People of Arunachal against Chakma-Hajong citizenship: All Arunachal Pradesh Students Union

AAPSU president Hawa Bagang told representatives of the Union Home Ministry that citizenship to the Chakma-Hajong refugees "will never be acceptable to the people of Arunachal Pradesh".

ITANAGAR: The All Arunachal Pradesh Students Union has made it clear to the Centre that people of the state will not accept citizenship to Chakma and Hajong refugees at any cost, an AAPSU release said today.

The students' body attended the joint high power committee meeting on the vexed Chakma-Hajong issue in New Delhi yesterday, which was chaired by Joint Secretary (North East) Satyendra Garg, the release said.

AAPSU president Hawa Bagang told representatives of the Union Home Ministry that citizenship to the Chakma-Hajong refugees "will never be acceptable to the people of Arunachal Pradesh".

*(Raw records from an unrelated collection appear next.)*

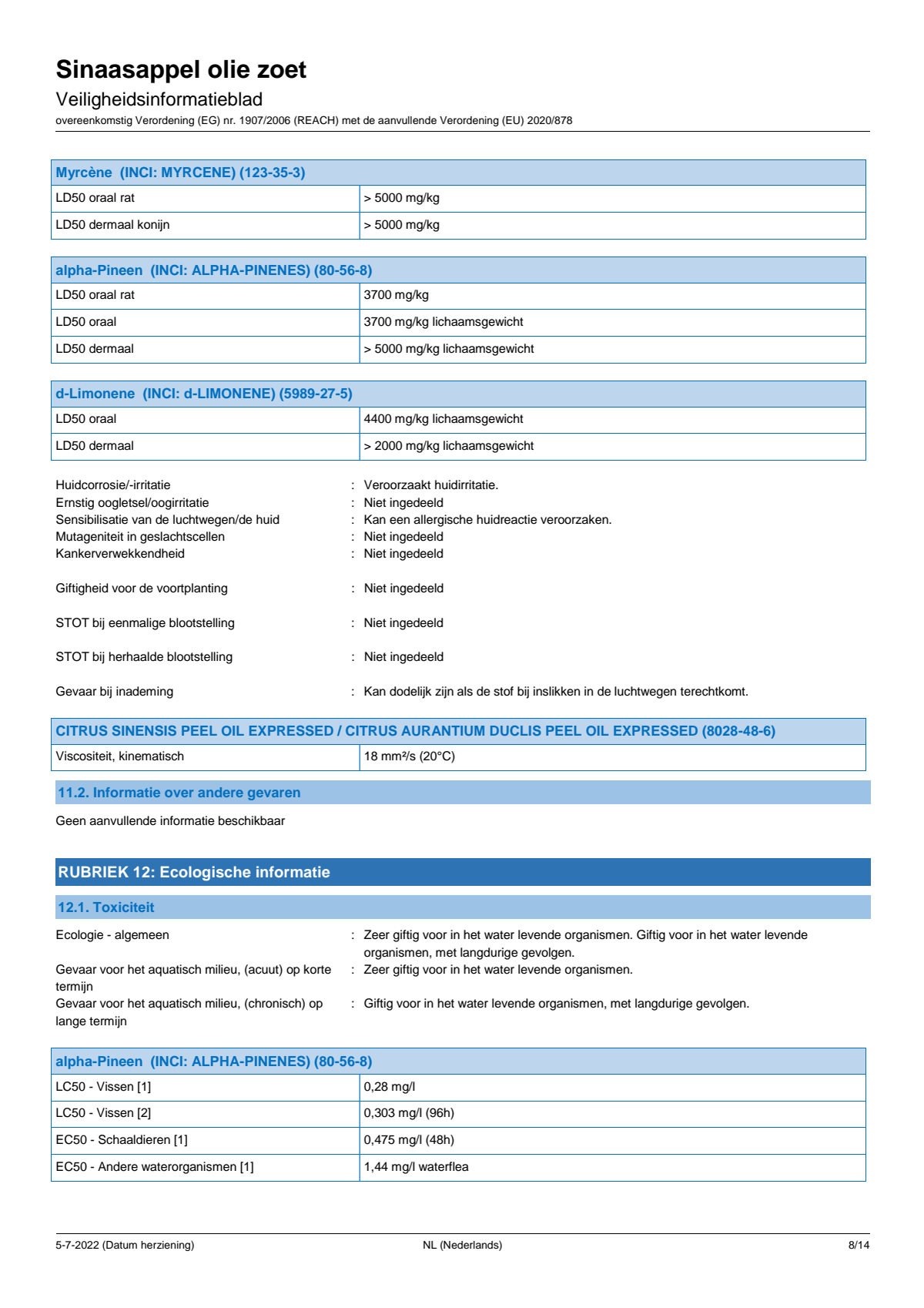 Sinaasappel olie zoet
Veiligheidsinformatieblad
overeenkomstig Verordening (EG) nr. 1907/2006 (REACH) met de aanvullende Verordening (EU) 2020/878

| Myrcène (INCI: MYRCENE) (123-35-3) | |
|---|---|
| LD50 oraal rat | > 5000 mg/kg |
| LD50 dermaal konijn | > 5000 mg/kg |

| alpha-Pineen (INCI: ALPHA-PINENES) (80-56-8) | |
|---|---|
| LD50 oraal rat | 3700 mg/kg |
| LD50 oraal | 3700 mg/kg lichaamsgewicht |
| LD50 dermaal | > 5000 mg/kg lichaamsgewicht |

| d-Limonene (INCI: d-LIMONENE) (5989-27-5) | |
|---|---|
| LD50 oraal | 4400 mg/kg lichaamsgewicht |
| LD50 dermaal | > 2000 mg/kg lichaamsgewicht |

Huidcorrosie/-irritatie : Veroorzaakt huidirritatie.
Ernstig oogletsel/oogirritatie : Niet ingedeeld
Sensibilisatie van de luchtwegen/de huid : Kan een allergische huidreactie veroorzaken.
Mutageniteit in geslachtscellen : Niet ingedeeld
Kankerverwekkendheid : Niet ingedeeld

Giftigheid voor de voortplanting : Niet ingedeeld

STOT bij eenmalige blootstelling : Niet ingedeeld

STOT bij herhaalde blootstelling : Niet ingedeeld

Gevaar bij inademing : Kan dodelijk zijn als de stof bij inslikken in de luchtwegen terechtkomt.

| CITRUS SINENSIS PEEL OIL EXPRESSED / CITRUS AURANTIUM DUCLIS PEEL OIL EXPRESSED (8028-48-6) | |
|---|---|
| Viscositeit, kinematisch | 18 mm²/s (20°C) |

11.2. Informatie over andere gevaren

Geen aanvullende informatie beschikbaar

RUBRIEK 12: Ecologische informatie

12.1. Toxiciteit

Ecologie - algemeen : Zeer giftig voor in het water levende organismen. Giftig voor in het water levende organismen, met langdurige gevolgen.
Gevaar voor het aquatisch milieu, (acuut) op korte termijn : Zeer giftig voor in het water levende organismen.
Gevaar voor het aquatisch milieu, (chronisch) op lange termijn : Giftig voor in het water levende organismen, met langdurige gevolgen.

| alpha-Pineen (INCI: ALPHA-PINENES) (80-56-8) | |
|---|---|
| LC50 - Vissen [1] | 0,28 mg/l |
| LC50 - Vissen [2] | 0,303 mg/l (96h) |
| EC50 - Schaaldieren [1] | 0,475 mg/l (48h) |
| EC50 - Andere waterorganismen [1] | 1,44 mg/l waterflea |

5-7-2022 (Datum herziening) NL (Nederlands) 8/14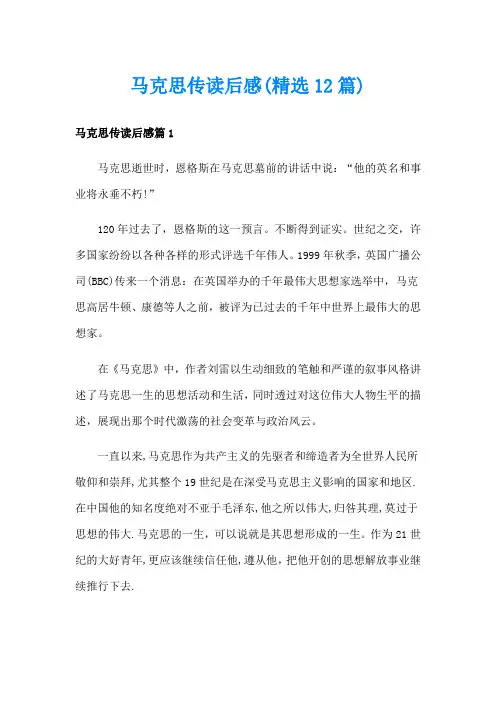 马克思传读后感(精选12篇)

马克思传读后感篇1

马克思逝世时，恩格斯在马克思墓前的讲话中说：“他的英名和事业将永垂不朽!”

120年过去了，恩格斯的这一预言。不断得到证实。世纪之交，许多国家纷纷以各种各样的形式评选千年伟人。1999年秋季，英国广播公司(BBC)传来一个消息：在英国举办的千年最伟大思想家选举中，马克思高居牛顿、康德等人之前，被评为已过去的千年中世界上最伟大的思想家。

在《马克思》中，作者刘雷以生动细致的笔触和严谨的叙事风格讲述了马克思一生的思想活动和生活，同时透过对这位伟大人物生平的描述，展现出那个时代激荡的社会变革与政治风云。

一直以来，马克思作为共产主义的先驱者和缔造者为全世界人民所敬仰和崇拜，尤其整个19世纪是在深受马克思主义影响的国家和地区.在中国他的知名度绝对不亚于毛泽东，他之所以伟大，归咎其理，莫过于思想的伟大.马克思的一生，可以说就是其思想形成的一生。作为21世纪的大好青年，更应该继续信任他，遵从他，把他开创的思想解放事业继续推行下去.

He also highlighted the "atrocities committed by the refugees against the indigenous people" and doubted the Centre's "sincerity in resolving the issue", the release said.

The student body's general secretary Tobom Dai told the Chakma-Hajong delegations, who also took part in the meeting, to consider citizenship outside the territory of Arunachal Pradesh without preconditions.

"Unrelenting attitude (of the Chakma-Hajongs) asking for citizenship within Arunachal Pradesh will boomerang and the people of the state will never accept it," Dai said.

The meeting was convened as a follow-up to AAPSU's demand in June last year here, seeking an early solution to the contentious refugee issue, the release added.

All-party meeting, convened by Chief Minister Pema Khandu on June 19, 2017 had decided to move the Union Home Ministry to revive the Joint High Powered Committee on Chakma and Hajong refugee issue.

In a letter to Union Home Minister Rajnath Singh on September 18, Khandu said the matter was of deep emotional concern, and Arunachal Pradesh was not ready to accept any infringement of the Constitutional protection given to the state's tribals.

Chakmas and Hajongs were originally residents of the Chittagong Hill Tracts in erstwhile East Pakistan, who left their homeland when it was submerged by the Kaptai dam project in the 1960s.

Several organisations and civil society in Arunachal Pradesh have been opposing citizenship to the Chakma and Hajong refugees, saying it would change the demography of the state.